Our experience thus far suggests that Discover is a useful tool for content-based access to documents in a large collection of information servers. We are continuing to improve the time and space requirements of the system, but even now the system offers satisfactory performance. For example, the operations in the sample session in Section 4.1 had the following performance when run on a SparcStation IPX:
Operation Query Time (min:sec) expand communication 0:05.07 refine communication 5:35.51 refine communication and networks 1:06.51 search communication and networks and routing 1:29.67 retrieve "This Week's TechLink" 0:09.27
The expand operation consulted the local routing database. The refine operations consulted the local refinement database. The second refine operation was much faster than the first because the document space had been effectively reduced by the previous refine and select operations. We are still working on improving the query refinement process. Also, based on experience with a prior prototype, we expect a factor of 3-5 speedup when we move the implementation to a SparcStation 10. The search operation involved searching 13 remote WAIS servers scattered around the world and merging the results. During the retrieve operation, the client contacts the remote WAIS server directly rather than going through Discover. Thus, retrieving this 132K byte document did not involve our server at all.

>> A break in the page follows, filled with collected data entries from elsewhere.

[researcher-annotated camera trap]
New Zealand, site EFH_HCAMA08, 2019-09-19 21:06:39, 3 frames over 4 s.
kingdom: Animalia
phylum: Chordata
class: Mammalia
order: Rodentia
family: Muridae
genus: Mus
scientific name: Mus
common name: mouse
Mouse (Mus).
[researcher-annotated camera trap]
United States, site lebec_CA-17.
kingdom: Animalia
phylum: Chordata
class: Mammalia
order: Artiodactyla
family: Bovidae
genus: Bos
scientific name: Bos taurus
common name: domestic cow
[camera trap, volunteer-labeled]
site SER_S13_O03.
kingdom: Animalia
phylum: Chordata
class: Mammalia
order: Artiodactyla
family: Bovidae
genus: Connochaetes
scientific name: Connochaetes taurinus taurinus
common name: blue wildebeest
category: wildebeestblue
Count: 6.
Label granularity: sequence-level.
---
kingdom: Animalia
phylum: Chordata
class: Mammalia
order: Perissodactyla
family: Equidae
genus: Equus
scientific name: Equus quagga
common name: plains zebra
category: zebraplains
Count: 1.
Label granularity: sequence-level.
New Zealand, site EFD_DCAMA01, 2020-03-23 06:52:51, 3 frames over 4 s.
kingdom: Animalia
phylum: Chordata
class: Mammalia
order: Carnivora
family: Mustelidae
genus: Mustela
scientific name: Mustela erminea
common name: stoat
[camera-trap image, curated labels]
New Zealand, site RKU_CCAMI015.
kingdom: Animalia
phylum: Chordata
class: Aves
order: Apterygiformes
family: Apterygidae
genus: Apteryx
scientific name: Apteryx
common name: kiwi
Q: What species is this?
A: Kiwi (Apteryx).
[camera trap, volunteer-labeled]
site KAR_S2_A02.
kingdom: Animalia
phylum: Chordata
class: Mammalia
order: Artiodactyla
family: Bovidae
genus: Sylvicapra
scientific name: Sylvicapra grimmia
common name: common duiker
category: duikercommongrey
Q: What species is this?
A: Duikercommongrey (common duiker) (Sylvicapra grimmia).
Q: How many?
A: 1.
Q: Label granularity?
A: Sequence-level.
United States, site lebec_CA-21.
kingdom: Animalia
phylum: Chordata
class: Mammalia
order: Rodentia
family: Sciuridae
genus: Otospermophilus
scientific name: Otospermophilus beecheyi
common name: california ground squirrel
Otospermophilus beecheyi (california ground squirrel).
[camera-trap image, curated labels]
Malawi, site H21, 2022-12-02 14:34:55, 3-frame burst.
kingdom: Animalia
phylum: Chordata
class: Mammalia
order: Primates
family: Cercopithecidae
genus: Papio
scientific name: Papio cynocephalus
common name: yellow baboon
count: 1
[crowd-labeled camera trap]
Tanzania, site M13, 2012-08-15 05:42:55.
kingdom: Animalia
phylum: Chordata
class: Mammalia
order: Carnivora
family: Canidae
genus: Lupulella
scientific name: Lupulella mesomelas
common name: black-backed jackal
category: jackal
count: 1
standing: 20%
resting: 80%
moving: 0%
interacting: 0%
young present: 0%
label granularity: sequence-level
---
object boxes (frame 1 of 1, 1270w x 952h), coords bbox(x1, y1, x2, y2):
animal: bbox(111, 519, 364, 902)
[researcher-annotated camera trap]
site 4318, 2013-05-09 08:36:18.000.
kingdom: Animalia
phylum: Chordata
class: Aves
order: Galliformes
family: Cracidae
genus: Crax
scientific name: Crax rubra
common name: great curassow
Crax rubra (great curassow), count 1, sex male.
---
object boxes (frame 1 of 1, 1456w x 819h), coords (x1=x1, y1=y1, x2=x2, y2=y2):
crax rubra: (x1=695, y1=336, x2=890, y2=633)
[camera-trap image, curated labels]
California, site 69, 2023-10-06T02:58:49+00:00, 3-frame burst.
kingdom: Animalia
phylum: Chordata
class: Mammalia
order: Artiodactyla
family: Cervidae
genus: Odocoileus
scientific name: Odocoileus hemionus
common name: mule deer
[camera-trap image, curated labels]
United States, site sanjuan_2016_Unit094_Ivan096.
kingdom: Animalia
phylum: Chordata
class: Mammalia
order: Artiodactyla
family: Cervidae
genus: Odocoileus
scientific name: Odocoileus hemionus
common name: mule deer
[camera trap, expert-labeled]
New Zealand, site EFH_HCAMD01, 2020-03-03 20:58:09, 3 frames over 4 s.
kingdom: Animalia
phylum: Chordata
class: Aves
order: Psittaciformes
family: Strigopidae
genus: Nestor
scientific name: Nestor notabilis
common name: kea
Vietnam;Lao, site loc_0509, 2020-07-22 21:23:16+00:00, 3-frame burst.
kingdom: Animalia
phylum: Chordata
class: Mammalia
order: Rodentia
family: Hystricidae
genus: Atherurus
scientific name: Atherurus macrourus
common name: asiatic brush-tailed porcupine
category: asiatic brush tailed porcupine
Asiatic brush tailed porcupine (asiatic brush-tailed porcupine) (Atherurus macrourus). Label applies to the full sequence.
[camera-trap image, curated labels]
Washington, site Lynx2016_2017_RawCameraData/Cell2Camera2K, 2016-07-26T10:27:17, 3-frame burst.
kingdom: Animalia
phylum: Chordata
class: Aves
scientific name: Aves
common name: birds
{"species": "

We have found the power of boolean queries to be very useful. However, a significant portion of WAIS servers do not support full boolean queries. Thus, our server must implement conjunction by invoking a separate query for each conjunct and performing a local set intersection operation. This entails a large performance penalty for queries that use general terms that occur in many documents, even if the result set for the query as a whole is small.
The simple content labels used in this prototype perform remarkably well. Even without using specialized knowledge or detailed data analysis, Discover has proven valuable in exploring a large information space.
We are continuing to investigate alternative approaches to query refinement. We are especially interested in improving its performance. We are extending our system to support other server and document types such as HTML. We are continuing to gather statistics that will enable us to construct better content labels. We are also building more complex content routing system networks and extending Discover's functionality.